Re: surprising results (to me.)

Ideally, test the actual code you'll be running.

That's usually a lot of work, and can be expensive.

One of the reasons I sometimes go ballistic on these boards, is that on the handful of test we've had the chance to run we've found that the performance of the P4 is being grossly overrated, just about everywhere, by just about everyone.

And this misrepresentation of the P4's performance has led to a millions of very bad purchase decisions. It's a big swindle, on the level of Enron in total dollars, but since each case (each CPU sale) amounts to only a few hundred dollars, it gets ignored.

I buy, or have built, workstations and servers. The most recent servers I've speced have had large storage capacity and computation requirements, but low transaction requirements (a handful of researchers hammering on very large tabular and spatial data sets). Most recently, I've been specing systems with Antec's 1480 case (with redundant PS), dual Athlon MP 2000+ chips, Asus's A7M266-D motherboard, 2-gig or 3-gig of RAM, 3Ware's Escalade RAID controller, and 9 WD 80gig 7200 RPM drives with 8meg cache. That leaves me with a cold spare, a hot spare, and 560 gig of available RAID protected storage. These systems go for $4,500 to $5,000, depending on memory. They're cheap enough to just buy a spare system, test it, and leave it in the box.
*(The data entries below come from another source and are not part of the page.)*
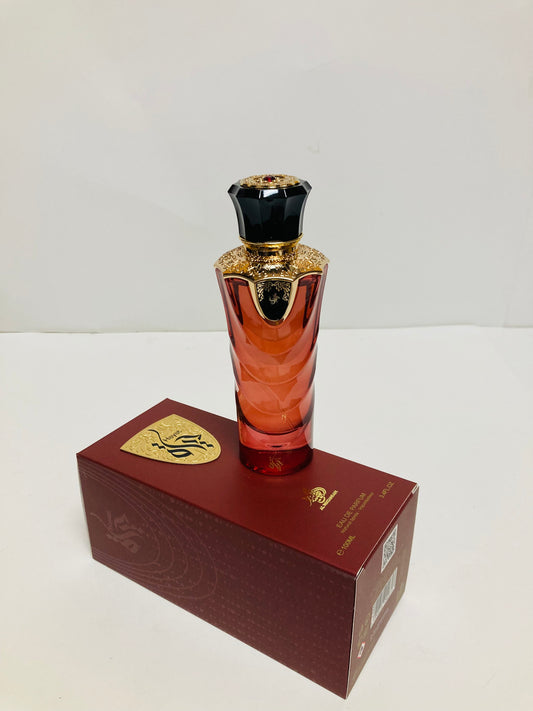 Hayat by Al Wataniah -Eau de Parfum -100ml (3.4oz)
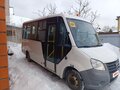 2018 ГАЗ ГАЗель Next, белый, 1000000 рублей - вид 2
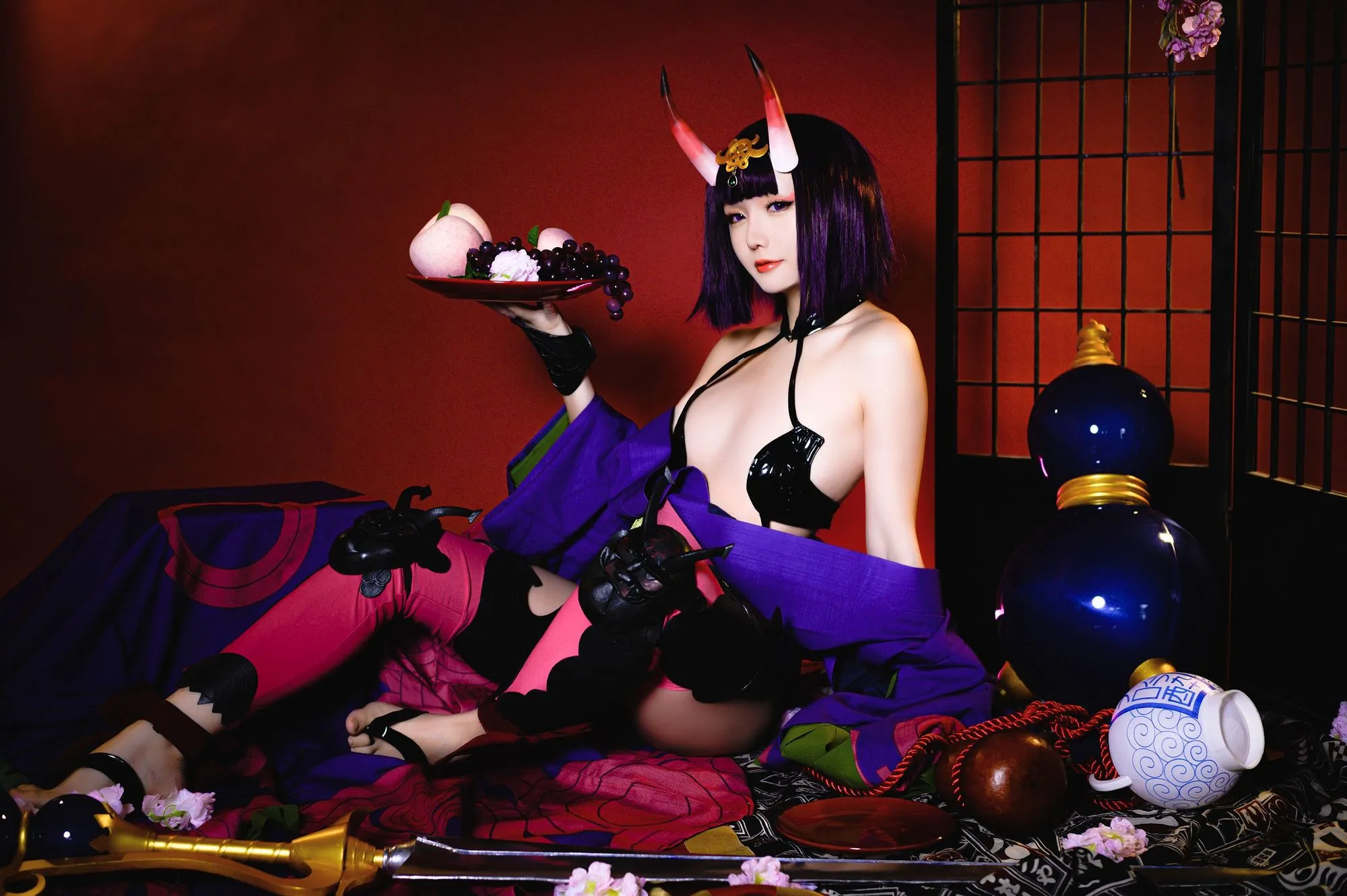 图片[3]-No.063-2020 《星之彼方》包 – 酒吞原皮 [20P]-coswz-cos王者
A slower (in CPU) Dell, with half the storage, is $15,000. I have these systems built by a local VAR.

For a transaction oriented system (which haven't been the most recent procurements), I've been specing similar boxes, but with the Adaptec 3200S SCSI RAID controller and Seagate 10K or 15K drives, which triples the cost of the disk, and doubles the cost of the server.